“The National Dispensatory, fifth edition, says:

“The utility of retaining lactucarium as an official medicine is very doubtful. It may possibly be desirable as a hypnotic for very impressionable persons, with whom faith in a remedy supplies its want of intrinsic efficiency.”

“The official modus operandi for making this syrup looks laborious, but the innocent-looking task of reducing the drug to a coarse powder is a revelation to the uninitiated.

“It was {a} hot day in July and it took my 175-pound clerk and me all that day to reduce 50 gm. of lactucarium to a satisfactory condition. The stuff looked like old pieces of discarded rubber shoes, and it really appeared to act like rubber. After perspiring all day with the Pharmacopeia and iron mortar, imagine our disgust, if you can, on reading in the National Dispensatory the following:

“This alcoholic preparation of lactucarium is quite as valueless and more objectionable than the syrup of the same drug.”

“Moral: Why pay $6.50 a pound for material that has no medicinal value, and is so hard to manipulate as lactucarium when decrepit rubber shoes are so cheap? You can have just as much fun on a hot summer day in reducing the latter to a coarse powder with clean sand in an iron mortar as you can with the more expensive material.”

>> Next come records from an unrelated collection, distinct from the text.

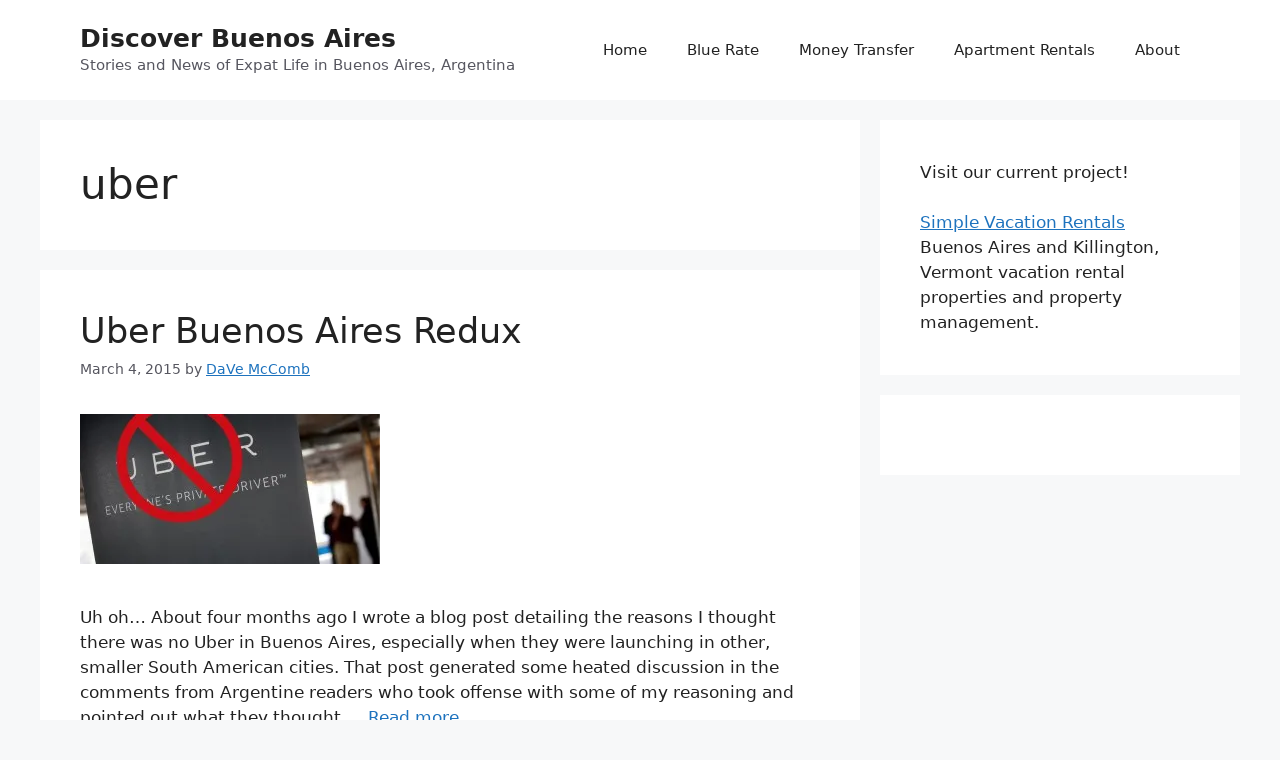

--- FILE ---
content_type: text/html; charset=utf-8
request_url: https://www.google.com/recaptcha/api2/aframe
body_size: 267
content:
<!DOCTYPE HTML><html><head><meta http-equiv="content-type" content="text/html; charset=UTF-8"></head><body><script nonce="1flbIR_uqBDa9wb9NBeAPA">/** Anti-fraud and anti-abuse applications only. See google.com/recaptcha */ try{var clients={'sodar':'https://pagead2.googlesyndication.com/pagead/sodar?'};window.addEventListener("message",function(a){try{if(a.source===window.parent){var b=JSON.parse(a.data);var c=clients[b['id']];if(c){var d=document.createElement('img');d.src=c+b['params']+'&rc='+(localStorage.getItem("rc::a")?sessionStorage.getItem("rc::b"):"");window.document.body.appendChild(d);sessionStorage.setItem("rc::e",parseInt(sessionStorage.getItem("rc::e")||0)+1);localStorage.setItem("rc::h",'1764193951845');}}}catch(b){}});window.parent.postMessage("_grecaptcha_ready", "*");}catch(b){}</script></body></html>

--- FILE ---
content_type: text/css
request_url: https://discoverbuenosaires.com/wp-content/cache/min/1/wp-content/plugins/woodojo/bundled/woodojo-social-widgets/assets/css/style.css?ver=1754151950
body_size: 101
content:
.widget_woodojo_twitterprofile .alignleft{float:left;margin:0 10px 10px 0}.widget_woodojo_twitterprofile .alignright{float:right;margin:0 0 10px 10px}.widget_woodojo_twitterprofile .aligncentre{display:block;margin:0 auto 10px}.widget_woodojo_twitterprofile h4{font-weight:700}.widget_woodojo_twitterprofile .stats{display:table;width:100%;margin:0 0 1.3em}.widget_woodojo_twitterprofile .stat{display:table-cell}.widget_woodojo_twitterprofile .stat .number{display:block;font-weight:700;font-size:2em;text-align:center}.widget_woodojo_twitterprofile .stat .stat-label{display:block;text-align:center;text-transform:uppercase;font-size:11px}.widget_woodojo_twitterprofile .tweeting-since{margin:3px 0 0;padding:3px 0 3px;text-align:center;background:#e3e3e3}.widget_woodojo_twitterprofile .follow-link{margin:10px 0 0;text-align:center}.widget_woodojo_tweets ul{margin:0;padding:0}.widget_woodojo_tweets ul li{margin:0 0 1em;padding:0 0 1em;border-bottom:1px solid #e3e3e3;list-style:none}.widget_woodojo_tweets ul li:last-child{margin:0}.widget_woodojo_tweets ul li a{padding:0}.widget_woodojo_tweets .follow-link{margin:10px 0 0;text-align:center}.widget_woodojo_instagram ul{margin:0;padding:0;overflow:hidden}.widget_woodojo_instagram ul li{margin:0;margin-bottom:1em;padding:0;display:block;overflow:hidden;list-style:none}.widget_woodojo_instagram ul.alignleft li{float:left;margin:0 1em 1em 0}.widget_woodojo_instagram ul.alignright li{float:right;margin:0 0 1em 1em}.widget_woodojo_instagram ul li a{padding:0;margin:0}.widget_woodojo_instagram_profile .profile-box img{width:50px;height:50px}.widget_woodojo_instagram_profile .profile-box img.alignleft{float:left;margin:0 10px 10px 0}.widget_woodojo_instagram_profile .profile-box img.alignright{float:right;margin:0 0 10px 10px}.widget_woodojo_instagram_profile .profile-box .title{margin:0;padding:0;border:0;background:none}.widget_woodojo_instagram_profile .profile-box .stats{display:table;width:100%;margin:0 0 1.3em}.widget_woodojo_instagram_profile .profile-box .stat{display:table-cell}.widget_woodojo_instagram_profile .profile-box .stat .number{display:block;font-weight:700;font-size:2em;text-align:center}.widget_woodojo_instagram_profile .profile-box .stat .stat-label{display:block;text-align:center;text-transform:uppercase;font-size:11px}

--- FILE ---
content_type: application/javascript; charset=UTF-8
request_url: https://discoverbuenosaires.disqus.com/count-data.js?1=13134%20https%3A%2F%2Fdiscoverbuenosaires.com%2F%3Fp%3D13134&1=13401%20https%3A%2F%2Fdiscoverbuenosaires.com%2F%3Fp%3D13401
body_size: 355
content:
var DISQUSWIDGETS;

if (typeof DISQUSWIDGETS != 'undefined') {
    DISQUSWIDGETS.displayCount({"text":{"and":"and","comments":{"zero":"0 Comments","multiple":"{num} Comments","one":"1 Comment"}},"counts":[{"id":"13134 https:\/\/discoverbuenosaires.com\/?p=13134","comments":19},{"id":"13401 https:\/\/discoverbuenosaires.com\/?p=13401","comments":0}]});
}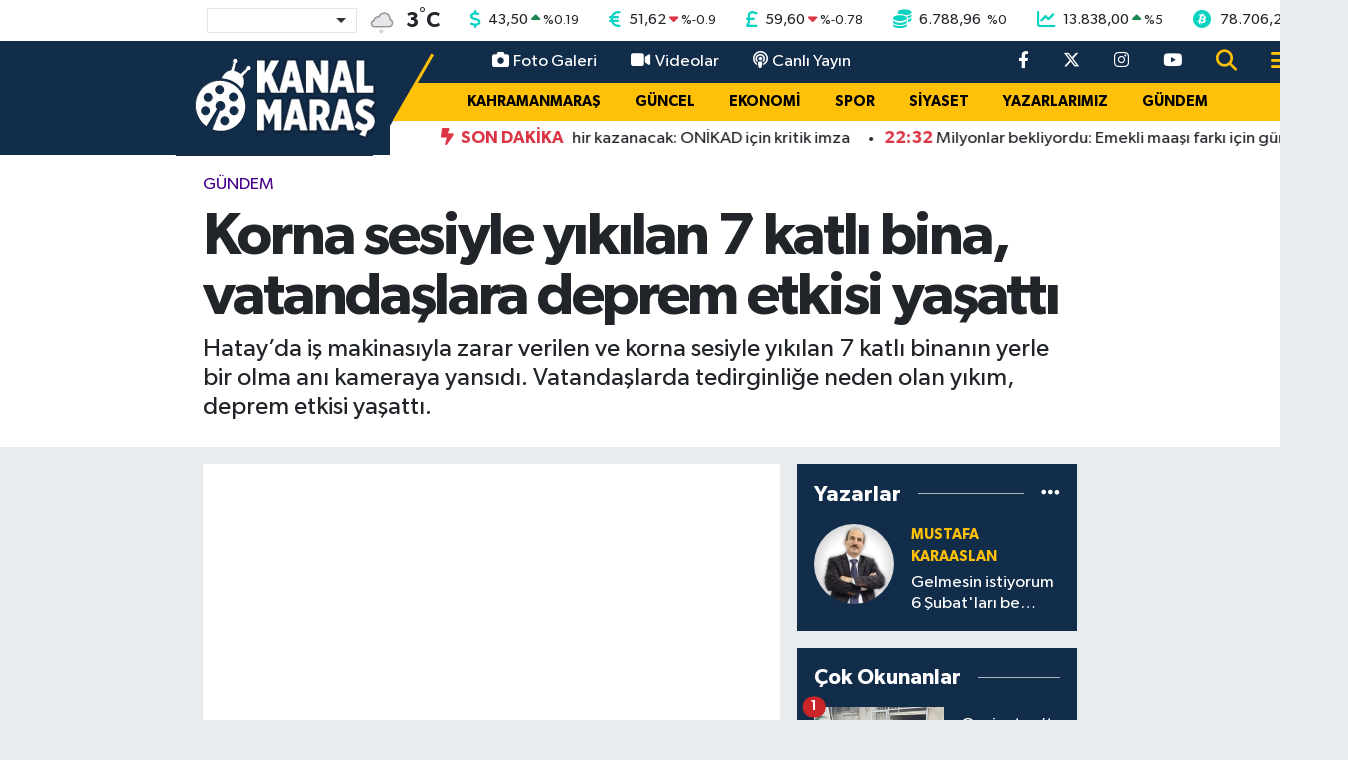

--- FILE ---
content_type: text/html; charset=utf-8
request_url: https://www.google.com/recaptcha/api2/aframe
body_size: -88
content:
<!DOCTYPE HTML><html><head><meta http-equiv="content-type" content="text/html; charset=UTF-8"></head><body><script nonce="nrSg9mbrvlwR7cTvVFXtvg">/** Anti-fraud and anti-abuse applications only. See google.com/recaptcha */ try{var clients={'sodar':'https://pagead2.googlesyndication.com/pagead/sodar?'};window.addEventListener("message",function(a){try{if(a.source===window.parent){var b=JSON.parse(a.data);var c=clients[b['id']];if(c){var d=document.createElement('img');d.src=c+b['params']+'&rc='+(localStorage.getItem("rc::a")?sessionStorage.getItem("rc::b"):"");window.document.body.appendChild(d);sessionStorage.setItem("rc::e",parseInt(sessionStorage.getItem("rc::e")||0)+1);localStorage.setItem("rc::h",'1769905108304');}}}catch(b){}});window.parent.postMessage("_grecaptcha_ready", "*");}catch(b){}</script></body></html>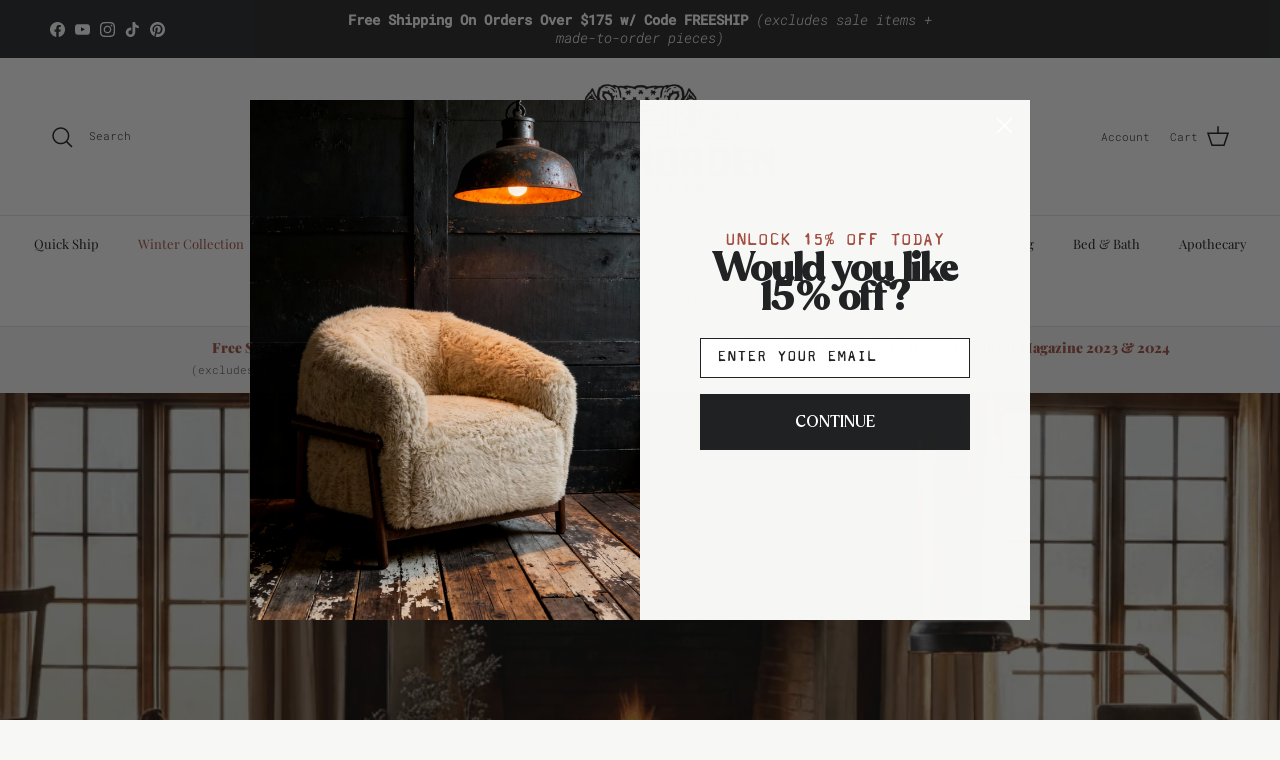

--- FILE ---
content_type: text/json
request_url: https://conf.config-security.com/model
body_size: 84
content:
{"title":"recommendation AI model (keras)","structure":"release_id=0x36:20:6d:56:29:53:2f:23:2e:5f:50:26:58:42:27:23:65:42:4c:71:54:5a:3b:50:41:26:5a:59:2a;keras;hzcglwm1n250qqzvtljsoa2rdzgecc76ss6h5b17nyinc5vip4mp3k7e9kxng6570vv6trwo","weights":"../weights/36206d56.h5","biases":"../biases/36206d56.h5"}

--- FILE ---
content_type: application/javascript; charset=utf-8
request_url: https://analyzely.gropulse.com/get_script?shop=hellonorden.myshopify.com
body_size: -131
content:

  (function(){
    if (location.pathname.includes('/thank_you') || location.pathname.includes('/thank-you')) {
      var script = document.createElement("script");
      script.type = "text/javascript";
      script.src = "https://analyzely.gropulse.com/get_purchase_page_script?shop=hellonorden.myshopify.com";
      document.getElementsByTagName("head")[0].appendChild(script);
    }
  })();
  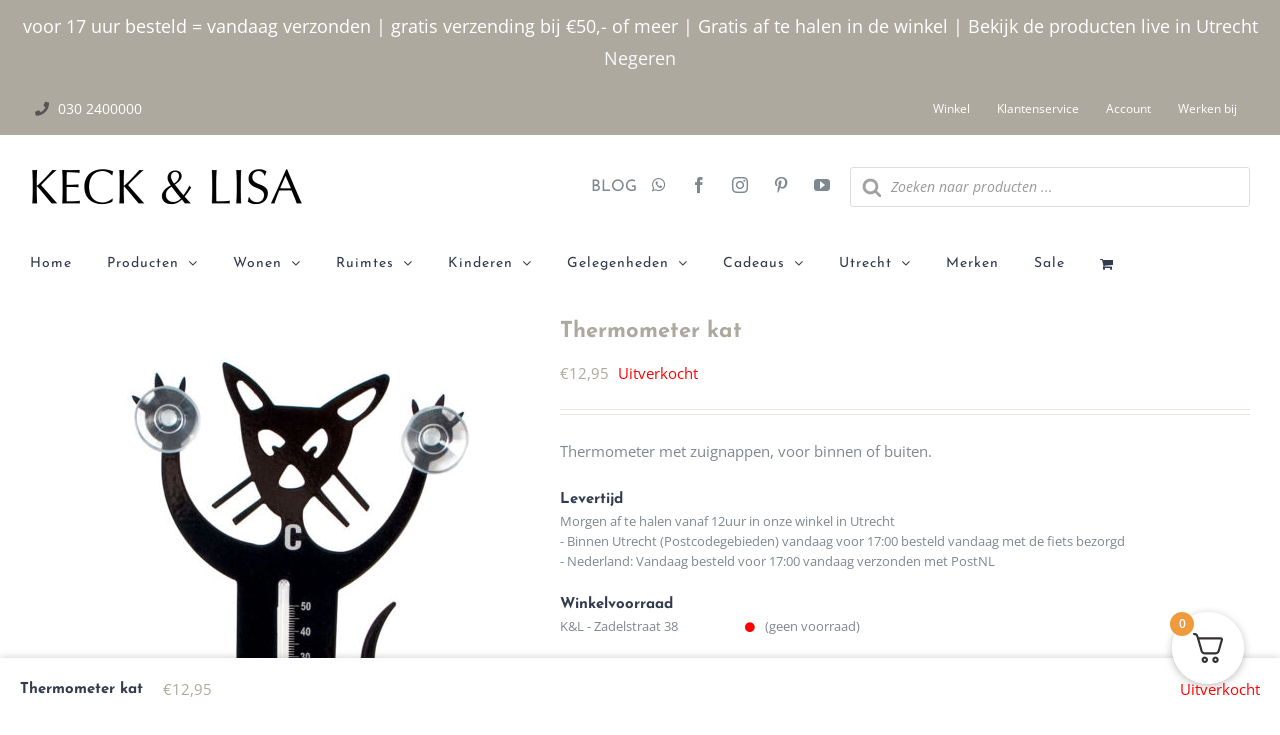

--- FILE ---
content_type: text/css
request_url: https://keckenlisa.nl/wp-content/cache/min/1/wp-content/plugins/yuluma_address_auto_complete-master/assets/frontend/css/style.css?ver=1765792934
body_size: 195
content:
.woocommerce-checkout.billing-autocomplete #billing_address_1_field,.woocommerce-checkout.shipping-autocomplete #shipping_address_1_field,.woocommerce-checkout.billing-autocomplete #billing_address_2_field,.woocommerce-checkout.shipping-autocomplete #shipping_address_2_field{display:none!important}.woocommerce-checkout.billing-autocomplete #billing_postcode_field,.woocommerce-checkout.shipping-autocomplete #shipping_postcode_field{width:49%;float:left;margin-right:1%}.woocommerce-checkout.billing-autocomplete #billing_housenumber_field,.woocommerce-checkout.shipping-autocomplete #shipping_housenumber_field{width:49%;float:left;margin-left:1%}.woocommerce-checkout.billing-autocomplete #billing_housenumber_field label,.woocommerce-checkout.shipping-autocomplete #shipping_housenumber_field label{display:block}.woocommerce-checkout.billing-autocomplete #billing_street_field,.woocommerce-checkout.shipping-autocomplete #shipping_street_field{clear:both}.woocommerce-checkout.billing-autocomplete #billing_housenumber_field input,.woocommerce-checkout.shipping-autocomplete #shipping_housenumber_field input{width:100%;float:left}.woocommerce-checkout.billing-autocomplete .yuluma-address-autocomplete,.woocommerce-checkout.shipping-autocomplete .yuluma-address-autocomplete{float:right;width:40%;font-size:9px!important}#shipping_street_field,#shipping_housenumber_field,#billing_housenumber_field,#billing_street_field{display:none}.woocommerce-checkout.billing-autocomplete #billing_housenumber_field,.woocommerce-checkout.billing-autocomplete #billing_street_field,.woocommerce-checkout.shipping-autocomplete #shipping_housenumber_field,.woocommerce-checkout.shipping-autocomplete #shipping_street_field{display:block}.yuluma_address_autocomplete_error,.yuluma_address_autocomplete_msg{display:block;margin-bottom:5px;clear:both}.yuluma_address_autocomplete_error{color:#900}.yuluma_address_autocomplete_msg{font-style:italic}#billing_housenumber_field>label,#shipping_housenumber_field>label{position:relative}#billing_housenumber_field.yuluma-loading>label:after,#shipping_housenumber_field.yuluma-loading>label:after{content:" ";border:2px solid #f3f3f3;border-top:2px solid #333;border-radius:50%;width:15px;right:5px;top:5px;height:15px;position:absolute;animation:spin 2s linear infinite}@keyframes spin{0%{transform:rotate(0deg)}100%{transform:rotate(360deg)}}@media only screen and (max-width:768px){.woocommerce-checkout.billing-autocomplete #billing_postcode_field,.woocommerce-checkout.shipping-autocomplete #shipping_postcode_field,.woocommerce-checkout.billing-autocomplete #billing_housenumber_field,.woocommerce-checkout.shipping-autocomplete #shipping_housenumber_field,.woocommerce-checkout.billing-autocomplete #billing_housenumber_field input,.woocommerce-checkout.shipping-autocomplete #shipping_housenumber_field input,.woocommerce-checkout.billing-autocomplete .yuluma-address-autocomplete,.woocommerce-checkout.shipping-autocomplete .yuluma-address-autocomplete{width:100%;float:none}.woocommerce-checkout.billing-autocomplete .yuluma-address-autocomplete,.woocommerce-checkout.shipping-autocomplete .yuluma-address-autocomplete{margin:10px 0}}.woocommerce-yuluma-avada-checkout #billing_city_field,.woocommerce-yuluma-avada-checkout #billing_street_field,.woocommerce-yuluma-avada-checkout #shipping_city_field,.woocommerce-yuluma-avada-checkout #shipping_street_field,.woocommerce-yuluma-avada-checkout #billing_city_field input,.woocommerce-yuluma-avada-checkout #billing_street_field input,.woocommerce-yuluma-avada-checkout #shipping_city_field input,.woocommerce-yuluma-avada-checkout #shipping_street_field input{width:100%!important}

--- FILE ---
content_type: application/javascript; charset=utf-8
request_url: https://keckenlisa.nl/wp-content/cache/min/1/wp-content/plugins/Avada-Custom-Checkout/assets/custom.js?ver=1765792934
body_size: 63
content:
jQuery(document).ready(function($){$('.cart-collaterals .shipping-coupon .coupon>h2').on('click',function(){$('.cart-collaterals .shipping-coupon .coupon .avada-coupon-fields').toggleClass('opened')});$('#pwgc-redeem-gift-card-container label').on('click',function(){$(this).parent().toggleClass('opened')});$('div.woocommerce').on('change','.quantity .qty',function(){$("[name='update_cart']").trigger("click")});$('div.woocommerce').on('click','.quantity .minus, .quantity .plus',function(){$("[name='update_cart']").trigger("click")});$(".showlogin").on("click",function(){$('#checkout-overlay').addClass('active gofull');$('form.woocommerce-form.woocommerce-form-login.login').addClass('active')});$("#checkout-overlay").on("click",function(){$(this).removeClass('active gofull');$('form.woocommerce-form.woocommerce-form-login.login').slideUp().removeClass('active')});$('.woocommerce-order-review--outer.all_right').parent().addClass('all_right');$('.woocommerce-content-box.full-width.all_right').prev().remove();$('.cart-collaterals .shipping-coupon .coupon>h2, #pwgc-redeem-gift-card-container label').append('<i class="fas fa-angle-double-right"></i>')})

One of the advantages claimed for ready-made prescriptions over the made-to-order variety, or even over pharmacopeial preparations, is that they are more elegant in appearance and less offensive to the nostrils and palate. This is the common experience of physicians who, having prescribed some ready-made mixture, wish to change the dose of one of its constituents and write a prescription or ask their pharmacists to prepare a similar preparation. The inability of the pharmacist to prepare a preparation even approaching the original in appearance, color or taste usually leads to increased confidence in the skill of the manufacturer of the proprietary and a correspondingly decreased belief in the pharmacist’s professional attainments. But these conclusions, although natural, are based on false premises. As the proprietary did not have the composition declared on the label, a mixture based on the formula differed more or less widely from the proprietary it was expected to resemble.​—(From The Journal A. M. A., Nov. 9, 1912.)

A Protest and a Reply

Three months after publishing the foregoing we received a nine-page communication from Comar & Co. of Paris, the promotors of Aubergier’s Syrup of Lactucarium, in which they took issue with some of the statements in our article. The company claimed that a possible reason for the difficulty experienced by Mr. Louis Emmanuel in trying to make the Syrup of Lactucarium from the crude drug is that he did not use the same variety of Lactucarium that it employs. Furthermore, it said that the presence of morphin in the product was acknowledged before the passage of the Food and Drugs Act. On more careful investigation, we find that this is true—​that the presence of “a certain proportion of extract of opium” in the preparation was mentioned even before the federal Food and Drugs Act compelled the morphin content to be published on the label. Technically, then, The Journal was incorrect in making the implication that the medical profession was not apprised of the fact that Aubergier’s Syrup of Lactucarium contained morphin; practically it was right. The information that Comar & Co. gave to physicians was buried in its advertising “literature” so that it is fair to assume that not one physician in ten thousand knew—​previous to the Food and Drugs Act—​that Aubergier’s Syrup of Lactucarium contained morphin.​—(From The Journal A. M. A., Nov. 9, 1912.)